● **提示された本文**
父親たちの星条旗

eigadojo2006-10-28

こんな映画を観た。

クリント・イーストウッド監督の「硫黄島2部作」の1作目。
第2次大戦の日本軍とアメリカ軍の激戦がおこなわれた硫黄島が舞台。




以下、映画の内容に触れてますので、未見の方は覚悟してください。





アメリカが戦費が足りず国債を大量に発効するため、国威発揚の「イメージ」として担ぎ出されたのが、硫黄島星条旗を掲げた戦士たち。
彼らのアメリカでのクレイジーな「英雄興行」の旅とフラッシュバックする「硫黄島の戦場」。
このあたりの構成は、さすがポール・ハギスって感じです。
観客は、英雄として祭り上げられた戦士たちが、戦場でいったい何を見たのかを追体験させられることになります。
だんだんと謎が解けてゆく構成は、ちょっと探偵小説風でもあります。


さすがに演出が老練なイーストウッドです。

● **提供資料**
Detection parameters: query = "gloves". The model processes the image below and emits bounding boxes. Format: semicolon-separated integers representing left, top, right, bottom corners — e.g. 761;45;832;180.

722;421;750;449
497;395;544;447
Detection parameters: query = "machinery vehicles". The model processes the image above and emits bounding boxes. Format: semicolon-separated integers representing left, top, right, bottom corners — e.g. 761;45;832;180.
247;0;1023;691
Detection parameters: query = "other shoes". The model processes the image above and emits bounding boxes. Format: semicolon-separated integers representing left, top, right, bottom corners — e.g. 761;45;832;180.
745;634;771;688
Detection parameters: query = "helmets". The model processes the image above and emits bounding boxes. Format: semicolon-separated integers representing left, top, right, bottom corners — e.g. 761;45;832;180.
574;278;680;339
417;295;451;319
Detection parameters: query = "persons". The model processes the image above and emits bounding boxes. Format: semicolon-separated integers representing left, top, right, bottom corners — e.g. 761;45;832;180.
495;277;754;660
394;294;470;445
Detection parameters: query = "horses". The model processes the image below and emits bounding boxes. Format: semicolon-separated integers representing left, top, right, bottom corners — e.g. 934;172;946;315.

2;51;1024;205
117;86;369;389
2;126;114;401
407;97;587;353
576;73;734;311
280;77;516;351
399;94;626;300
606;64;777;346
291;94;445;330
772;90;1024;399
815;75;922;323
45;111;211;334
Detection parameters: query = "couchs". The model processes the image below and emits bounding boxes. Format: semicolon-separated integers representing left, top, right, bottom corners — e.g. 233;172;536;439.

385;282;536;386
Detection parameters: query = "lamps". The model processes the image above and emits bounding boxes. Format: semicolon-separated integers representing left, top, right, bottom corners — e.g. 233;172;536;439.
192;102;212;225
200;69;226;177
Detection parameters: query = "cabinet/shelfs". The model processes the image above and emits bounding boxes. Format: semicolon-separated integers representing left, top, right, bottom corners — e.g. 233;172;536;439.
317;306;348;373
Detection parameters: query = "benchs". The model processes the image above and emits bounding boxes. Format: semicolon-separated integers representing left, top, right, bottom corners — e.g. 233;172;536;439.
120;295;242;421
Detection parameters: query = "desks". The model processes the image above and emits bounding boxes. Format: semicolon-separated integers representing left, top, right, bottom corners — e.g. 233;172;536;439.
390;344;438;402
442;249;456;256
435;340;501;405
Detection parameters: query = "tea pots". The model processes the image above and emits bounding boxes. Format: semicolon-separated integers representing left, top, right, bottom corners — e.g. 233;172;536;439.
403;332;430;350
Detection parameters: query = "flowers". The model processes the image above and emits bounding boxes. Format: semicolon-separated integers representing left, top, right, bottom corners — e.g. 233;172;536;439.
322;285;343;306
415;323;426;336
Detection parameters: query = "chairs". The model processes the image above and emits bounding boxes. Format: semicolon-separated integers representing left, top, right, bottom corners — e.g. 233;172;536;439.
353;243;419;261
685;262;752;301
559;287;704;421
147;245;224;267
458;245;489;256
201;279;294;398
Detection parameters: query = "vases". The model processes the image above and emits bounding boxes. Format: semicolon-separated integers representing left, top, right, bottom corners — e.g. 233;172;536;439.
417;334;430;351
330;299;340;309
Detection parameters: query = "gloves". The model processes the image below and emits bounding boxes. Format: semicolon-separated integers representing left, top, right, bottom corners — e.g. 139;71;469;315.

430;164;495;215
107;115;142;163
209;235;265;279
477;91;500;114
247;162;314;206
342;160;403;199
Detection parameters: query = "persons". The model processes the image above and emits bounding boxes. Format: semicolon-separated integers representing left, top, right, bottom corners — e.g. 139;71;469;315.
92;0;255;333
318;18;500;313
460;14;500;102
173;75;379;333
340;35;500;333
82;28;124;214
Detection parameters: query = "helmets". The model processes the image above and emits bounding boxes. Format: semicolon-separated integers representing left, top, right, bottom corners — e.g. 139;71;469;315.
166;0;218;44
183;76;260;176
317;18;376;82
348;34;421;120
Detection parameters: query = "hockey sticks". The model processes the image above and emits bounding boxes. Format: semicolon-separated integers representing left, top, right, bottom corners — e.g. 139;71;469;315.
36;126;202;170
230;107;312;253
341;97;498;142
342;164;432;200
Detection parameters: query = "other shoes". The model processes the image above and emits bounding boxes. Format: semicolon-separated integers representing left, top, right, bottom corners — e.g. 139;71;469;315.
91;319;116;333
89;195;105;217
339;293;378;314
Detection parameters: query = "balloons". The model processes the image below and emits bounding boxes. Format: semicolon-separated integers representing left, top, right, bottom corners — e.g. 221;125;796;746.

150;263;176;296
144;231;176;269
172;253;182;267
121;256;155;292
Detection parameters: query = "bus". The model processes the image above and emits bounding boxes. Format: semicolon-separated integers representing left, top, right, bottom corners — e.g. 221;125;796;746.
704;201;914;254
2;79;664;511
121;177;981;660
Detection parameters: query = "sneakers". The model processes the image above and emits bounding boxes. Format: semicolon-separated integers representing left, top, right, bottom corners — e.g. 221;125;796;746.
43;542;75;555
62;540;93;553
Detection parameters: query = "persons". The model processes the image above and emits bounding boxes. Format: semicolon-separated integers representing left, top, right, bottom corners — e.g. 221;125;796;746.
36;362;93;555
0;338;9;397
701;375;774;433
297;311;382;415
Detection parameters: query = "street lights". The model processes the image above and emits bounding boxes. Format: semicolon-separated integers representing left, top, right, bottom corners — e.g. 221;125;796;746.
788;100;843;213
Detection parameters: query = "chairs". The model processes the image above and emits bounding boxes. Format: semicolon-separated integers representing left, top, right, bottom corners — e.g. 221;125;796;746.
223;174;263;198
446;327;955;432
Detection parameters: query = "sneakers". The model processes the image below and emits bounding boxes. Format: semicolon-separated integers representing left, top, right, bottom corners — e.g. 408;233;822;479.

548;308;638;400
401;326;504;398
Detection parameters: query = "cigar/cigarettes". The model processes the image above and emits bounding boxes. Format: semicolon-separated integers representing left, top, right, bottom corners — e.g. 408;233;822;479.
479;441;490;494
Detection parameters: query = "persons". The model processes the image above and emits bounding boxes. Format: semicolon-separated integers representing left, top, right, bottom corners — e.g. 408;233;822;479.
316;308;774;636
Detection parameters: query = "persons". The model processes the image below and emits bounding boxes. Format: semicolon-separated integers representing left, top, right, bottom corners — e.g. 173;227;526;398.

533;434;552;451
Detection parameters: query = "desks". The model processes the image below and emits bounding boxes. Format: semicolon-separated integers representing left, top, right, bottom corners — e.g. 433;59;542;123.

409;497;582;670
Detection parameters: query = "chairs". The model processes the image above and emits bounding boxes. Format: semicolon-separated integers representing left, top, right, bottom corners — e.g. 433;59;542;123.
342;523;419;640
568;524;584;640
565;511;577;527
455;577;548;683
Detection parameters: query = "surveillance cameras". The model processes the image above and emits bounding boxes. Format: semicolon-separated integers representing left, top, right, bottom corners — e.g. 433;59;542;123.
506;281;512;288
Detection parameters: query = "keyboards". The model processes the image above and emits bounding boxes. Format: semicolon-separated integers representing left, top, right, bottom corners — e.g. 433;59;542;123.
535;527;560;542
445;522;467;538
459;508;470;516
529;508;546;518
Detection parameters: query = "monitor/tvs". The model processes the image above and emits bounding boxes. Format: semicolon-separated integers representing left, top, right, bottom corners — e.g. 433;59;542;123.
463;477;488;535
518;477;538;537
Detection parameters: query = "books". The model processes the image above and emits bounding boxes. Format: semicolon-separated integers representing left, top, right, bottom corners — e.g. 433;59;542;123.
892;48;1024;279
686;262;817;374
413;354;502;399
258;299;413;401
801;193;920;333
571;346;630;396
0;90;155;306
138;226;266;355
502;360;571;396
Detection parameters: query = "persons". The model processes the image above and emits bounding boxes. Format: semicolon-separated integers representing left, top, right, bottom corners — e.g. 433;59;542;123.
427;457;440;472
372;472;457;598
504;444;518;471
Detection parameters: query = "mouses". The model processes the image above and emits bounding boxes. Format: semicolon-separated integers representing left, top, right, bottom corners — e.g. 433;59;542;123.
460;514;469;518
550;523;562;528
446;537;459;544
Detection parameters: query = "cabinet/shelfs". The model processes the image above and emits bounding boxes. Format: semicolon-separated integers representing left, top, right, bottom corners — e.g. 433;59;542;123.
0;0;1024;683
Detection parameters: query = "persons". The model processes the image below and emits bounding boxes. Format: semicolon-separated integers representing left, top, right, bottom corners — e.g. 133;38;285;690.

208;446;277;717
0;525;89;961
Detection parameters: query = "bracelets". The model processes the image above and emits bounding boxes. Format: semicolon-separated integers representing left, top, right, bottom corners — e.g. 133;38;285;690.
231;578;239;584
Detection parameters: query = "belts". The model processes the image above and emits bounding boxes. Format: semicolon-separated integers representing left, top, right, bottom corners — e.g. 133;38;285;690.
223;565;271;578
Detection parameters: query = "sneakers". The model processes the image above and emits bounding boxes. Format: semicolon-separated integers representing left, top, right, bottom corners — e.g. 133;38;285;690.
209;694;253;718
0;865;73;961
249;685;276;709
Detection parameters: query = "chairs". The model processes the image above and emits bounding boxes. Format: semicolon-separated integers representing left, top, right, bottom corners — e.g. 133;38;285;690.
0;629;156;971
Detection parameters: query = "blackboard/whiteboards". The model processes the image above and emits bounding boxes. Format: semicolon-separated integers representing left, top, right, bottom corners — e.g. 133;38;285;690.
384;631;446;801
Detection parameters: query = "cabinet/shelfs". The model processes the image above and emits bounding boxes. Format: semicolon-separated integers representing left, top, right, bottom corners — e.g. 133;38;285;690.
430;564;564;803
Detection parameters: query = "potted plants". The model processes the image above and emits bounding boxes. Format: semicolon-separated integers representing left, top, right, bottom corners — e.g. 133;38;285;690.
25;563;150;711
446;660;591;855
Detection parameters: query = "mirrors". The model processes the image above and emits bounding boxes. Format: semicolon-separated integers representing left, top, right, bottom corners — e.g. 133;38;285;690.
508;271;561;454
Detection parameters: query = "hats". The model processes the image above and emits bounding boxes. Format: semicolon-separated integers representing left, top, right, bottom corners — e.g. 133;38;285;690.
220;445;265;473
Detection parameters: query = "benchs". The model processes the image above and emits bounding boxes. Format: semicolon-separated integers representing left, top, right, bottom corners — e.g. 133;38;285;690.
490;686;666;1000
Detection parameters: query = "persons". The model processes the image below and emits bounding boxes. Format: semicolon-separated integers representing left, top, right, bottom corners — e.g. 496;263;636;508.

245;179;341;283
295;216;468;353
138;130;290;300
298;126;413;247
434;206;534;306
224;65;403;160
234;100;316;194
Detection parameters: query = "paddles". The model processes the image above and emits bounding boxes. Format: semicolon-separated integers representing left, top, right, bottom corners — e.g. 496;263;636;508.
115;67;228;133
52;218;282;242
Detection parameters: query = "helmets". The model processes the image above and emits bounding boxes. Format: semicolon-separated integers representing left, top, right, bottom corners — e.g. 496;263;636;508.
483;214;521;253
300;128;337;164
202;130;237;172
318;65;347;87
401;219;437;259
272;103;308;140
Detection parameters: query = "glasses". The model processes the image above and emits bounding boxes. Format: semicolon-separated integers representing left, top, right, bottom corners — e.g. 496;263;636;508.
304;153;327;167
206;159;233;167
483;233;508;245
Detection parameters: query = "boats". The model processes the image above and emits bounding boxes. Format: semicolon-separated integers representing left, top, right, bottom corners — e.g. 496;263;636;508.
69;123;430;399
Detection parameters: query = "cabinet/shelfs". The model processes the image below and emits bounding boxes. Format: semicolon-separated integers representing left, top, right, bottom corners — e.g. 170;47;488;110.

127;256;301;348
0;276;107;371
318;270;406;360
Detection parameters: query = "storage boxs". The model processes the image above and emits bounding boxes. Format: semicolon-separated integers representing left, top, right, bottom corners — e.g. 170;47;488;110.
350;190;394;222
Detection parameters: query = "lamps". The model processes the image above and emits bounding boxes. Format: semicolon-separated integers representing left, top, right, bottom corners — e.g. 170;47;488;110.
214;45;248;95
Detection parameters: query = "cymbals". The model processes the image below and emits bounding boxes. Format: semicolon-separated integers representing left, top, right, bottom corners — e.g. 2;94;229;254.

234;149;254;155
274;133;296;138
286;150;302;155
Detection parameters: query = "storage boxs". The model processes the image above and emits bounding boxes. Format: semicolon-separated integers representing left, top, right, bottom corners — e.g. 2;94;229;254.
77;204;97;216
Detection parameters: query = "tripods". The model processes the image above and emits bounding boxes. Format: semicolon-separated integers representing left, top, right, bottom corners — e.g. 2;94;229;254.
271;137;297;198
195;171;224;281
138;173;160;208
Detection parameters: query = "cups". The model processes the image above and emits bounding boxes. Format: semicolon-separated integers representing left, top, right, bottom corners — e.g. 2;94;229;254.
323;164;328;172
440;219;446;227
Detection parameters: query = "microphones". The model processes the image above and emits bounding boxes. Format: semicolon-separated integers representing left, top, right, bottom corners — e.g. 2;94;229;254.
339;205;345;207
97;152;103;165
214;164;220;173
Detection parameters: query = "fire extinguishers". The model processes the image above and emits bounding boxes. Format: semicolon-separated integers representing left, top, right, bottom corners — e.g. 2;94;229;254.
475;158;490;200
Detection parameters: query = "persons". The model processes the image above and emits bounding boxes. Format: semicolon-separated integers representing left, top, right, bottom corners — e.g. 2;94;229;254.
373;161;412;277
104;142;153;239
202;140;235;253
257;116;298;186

● **課題一覧**
**a.** 『父親たちの星条旗』の感想文のうち、「彼らのアメリカでのクレイジー」から「さすがに演出が老練なイーストウッドです。」までの部分をそのまま書き写してもらえますか。
**b.** 『父親たちの星条旗』の感想文を、最後の一文のあとから引き継いで書き進めてもらえますか。
リストは『父親たちの星条旗』の感想文とは別の資料です。

● **各課題の回答**
**a.**
彼らのアメリカでのクレイジーな「英雄興行」の旅とフラッシュバックする「硫黄島の戦場」。
このあたりの構成は、さすがポール・ハギスって感じです。
観客は、英雄として祭り上げられた戦士たちが、戦場でいったい何を見たのかを追体験させられることになります。
だんだんと謎が解けてゆく構成は、ちょっと探偵小説風でもあります。


さすがに演出が老練なイーストウッドです。

**b.**
声高な反戦映画にせず、あくまで淡々と戦士の姿を描写することで、観客をグッと映画の世界に引き込んでゆきます。
星条旗を掲げる真っ白なケーキに真っ赤なストロベリーソースがかけられるワンカットで戦士の苦悩を表した描写など、あくまで映画的に映像で戦争を語ってゆくイーストウッド節が満載です。
戦場の描写では、敵兵(日本兵)の姿は、ほとんど描かれることなく、バタバタと死んでゆくアメリカ兵の姿が克明に描写されます。
スピルバーグの「プライベート・ライアン」で始まった戦場体験型の映画は、この映画でひとつの完成形を見たと言えるかもしれません。

どんな映画でも現在の世界情勢とリンクして作られる訳で、この映画もいまの世界情勢と無関係ではありません。
政治信条的には、「右派」であるはずのイーストウッドまでも、戦争で兵士を利用する国への不信感を描いた映画を作るってことは、ブッシュ政権もかなり危うい感じがします。


11月3日からは、日本語吹き替え版も公開されるらしいので、細部を確認するためにももう一度観てみたいです。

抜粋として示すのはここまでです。